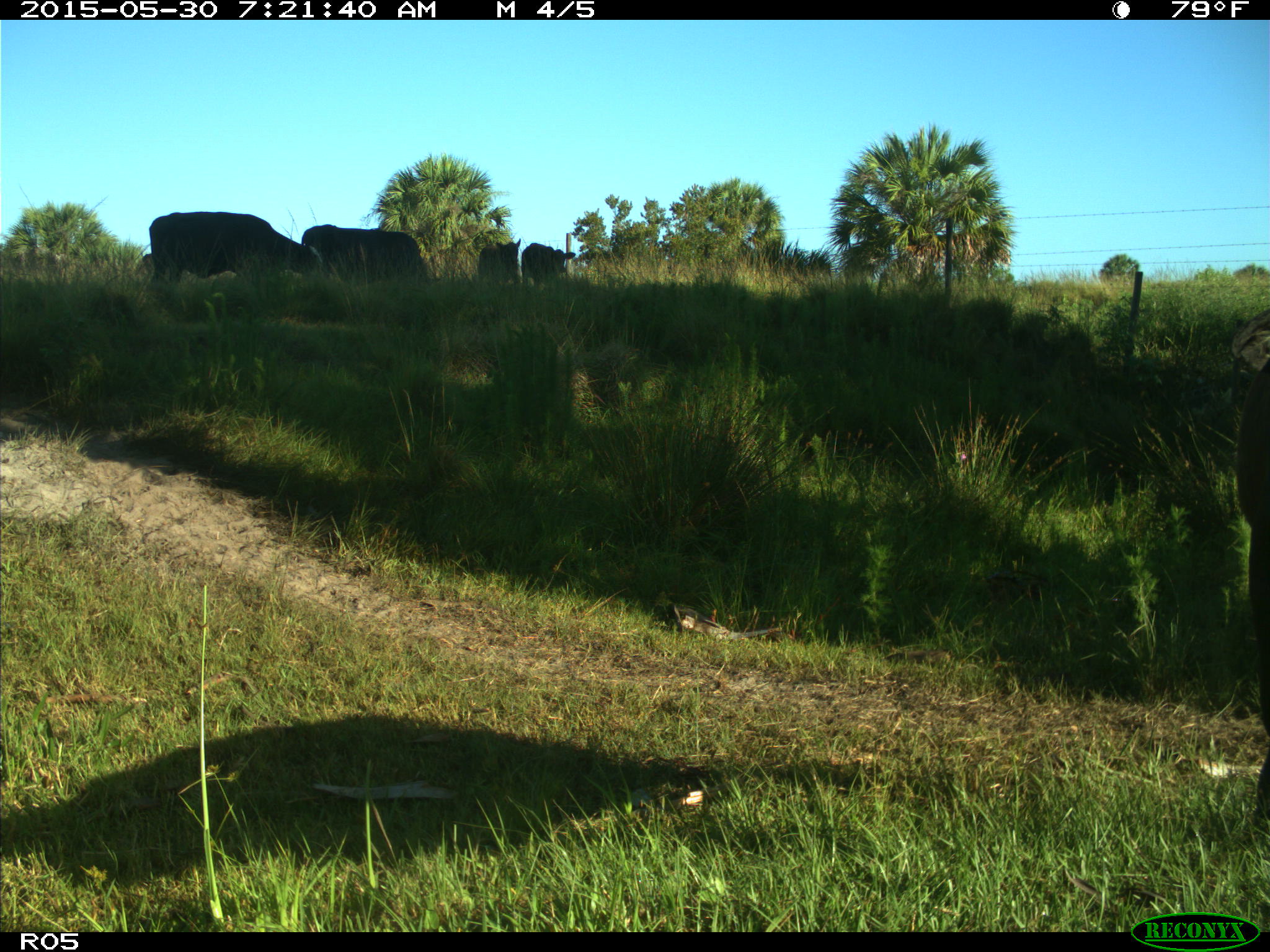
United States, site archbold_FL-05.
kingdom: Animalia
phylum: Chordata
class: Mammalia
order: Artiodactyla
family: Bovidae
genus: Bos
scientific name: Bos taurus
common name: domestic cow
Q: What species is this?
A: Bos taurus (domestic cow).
..........
Exercise> Transcribe the records above exactly, leaving every picture out of the copy.

Solution to the exercise>
United States, site archbold_FL-05.
kingdom: Animalia
phylum: Chordata
class: Mammalia
order: Artiodactyla
family: Bovidae
genus: Bos
scientific name: Bos taurus
common name: domestic cow
Q: What species is this?
A: Bos taurus (domestic cow).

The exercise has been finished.